Indeed, UC Berkeley is not alone in these findings.
Last year, the International Renewable Energy Agency (IRENA) – an organization dedicated to promoting global adoption of renewable energy and facilitating sustainable use – reported that renewables would begin to outprice oil and gas beginning 2020, with renewable electricity becoming consistently cheaper than the cheapest fossil fuel alternatives – minus subsidies.
According to the Environmental and Energy Study Institute (EESI), the United States Government provides numerous energy subsidies through the U.S. tax code to promote or subsidize cheap energy production. EESI has a conservative estimate that the U.S. fossil fuel industry receives roughly $20 billion per year in direct subsidies, with 80 percent of that going to natural gas and crude oil and the rest to coal. EU subsidies are estimated at ~55 billion euros annually.
The energy and environmental watchdog says that rather than being phased out in pursuant of the Paris 2015 Climate Agreement, governments the world over have actually been increasing their fossil fuel subsidies. The IMF estimates that $5.2 trillion, or 6.5 percent of global GDP, was spent on fossil fuel subsidies (both direct and indirect) in 2017, representing a $500M increase since 2015. The largest subsidizers in 2015 were China ($1.4 trillion), the United States ($649 billion), and Russia ($551 billion).
A Clean Energy Nation by 2035?
For these targets to become a reality by 2035, the report says that the U.S. would have to build 1,100 gigawatts of new wind and solar capacity over the next 15 years.
That sounds more than a tad ambitious, considering it calls for ~70 gigawatts’ worth of deployments per year, or more than 3x the combined wind and solar additions the country has completed in any single year. However, here again, it comes down to not having our priorities right since the same study notes that the country added 65 gigawatts of gas capacity in 2002 alone.
The Covid-19 crisis is further proving the resilience of the clean energy industry. At a time when the fossil fuel industry is experiencing its worst recession in decades, renewables have been bucking the trend by continuing to expand.

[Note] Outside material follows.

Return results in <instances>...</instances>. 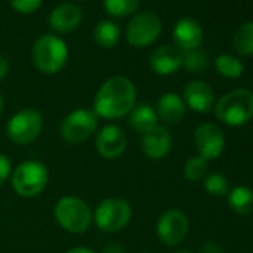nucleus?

The IEA has reported that renewable electricity generation increased 3 percent during the first quarter, with its share in the global electricity generation mix climbing to 28 percent – mainly at the expense of coal and gas – from 26 percent by the end of 2019.
In a nutshell, the UC Berkeley report boils down to this: Put the right federal policy action in place, and the economy, the U.S. consumer, and the environment will thank you for it.